====== DÉCISION ÉTUDIÉE ======

France | France, Cour administrative d'appel de Nantes, 4ème chambre, 17 mai 2016, 14NT00557


Vu la procédure suivante :

Procédure contentieuse antérieure :

La société Cité Marine et la société Oseo ont demandé, dans le dernier état de leurs écritures, au tribunal administratif de Rennes :

1° à titre principal, de condamner la commune de Kervignac à verser à la société Cité Marine ou à défaut à la société Oseo la somme de 137 849,55 euros, assortie des intérêts au taux légal, en réparation des préjudices consécutifs aux désordres affectant la lagune artificielle du carrefour industriel du Porzo ;

2° à titre subsidiaire, de co

ndamner le cabinet Gaudriot et Me Lombard, es qualité de commissaire à l'exécution du plan de cession t...

====== DONNÉES ======

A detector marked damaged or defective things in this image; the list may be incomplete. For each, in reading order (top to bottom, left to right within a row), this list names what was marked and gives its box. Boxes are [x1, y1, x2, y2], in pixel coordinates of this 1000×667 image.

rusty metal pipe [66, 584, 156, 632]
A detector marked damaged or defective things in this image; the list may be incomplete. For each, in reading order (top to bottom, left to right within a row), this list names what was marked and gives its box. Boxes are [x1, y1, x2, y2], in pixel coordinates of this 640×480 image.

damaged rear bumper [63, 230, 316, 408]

======
====== DONNÉES ======

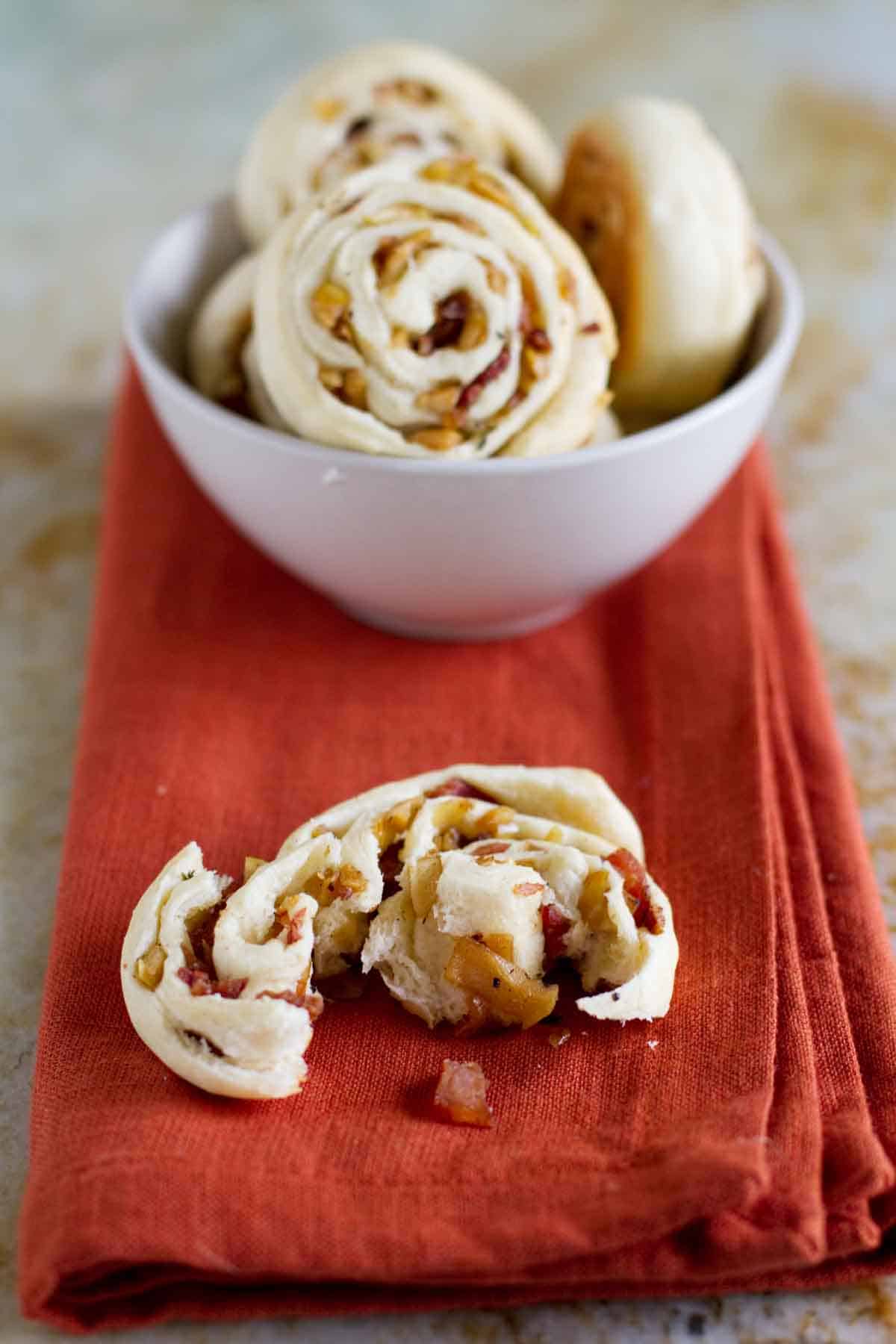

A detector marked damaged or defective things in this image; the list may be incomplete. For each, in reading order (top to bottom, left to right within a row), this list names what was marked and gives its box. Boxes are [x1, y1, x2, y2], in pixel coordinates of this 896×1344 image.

======

## CONSIGNE A
Citez toutes les sociétés, collectivités et personnes nommées dans la décision, sans compter les juridictions.
## CONSIGNE B
Reproduisez à l'identique le passage de la décision qui va de "Procédure contentieuse antérieure" à "de cession t...".
Seule la décision doit servir de source.

## CORRIGÉ A
- la société Cité Marine
- la société Oseo
- la commune de Kervignac
- le cabinet Gaudriot
- Me Lombard

## CORRIGÉ B
Procédure contentieuse antérieure :

La société Cité Marine et la société Oseo ont demandé, dans le dernier état de leurs écritures, au tribunal administratif de Rennes :

1° à titre principal, de condamner la commune de Kervignac à verser à la société Cité Marine ou à défaut à la société Oseo la somme de 137 849,55 euros, assortie des intérêts au taux légal, en réparation des préjudices consécutifs aux désordres affectant la lagune artificielle du carrefour industriel du Porzo ;

2° à titre subsidiaire, de co

ndamner le cabinet Gaudriot et Me Lombard, es qualité de commissaire à l'exécution du plan de cession t...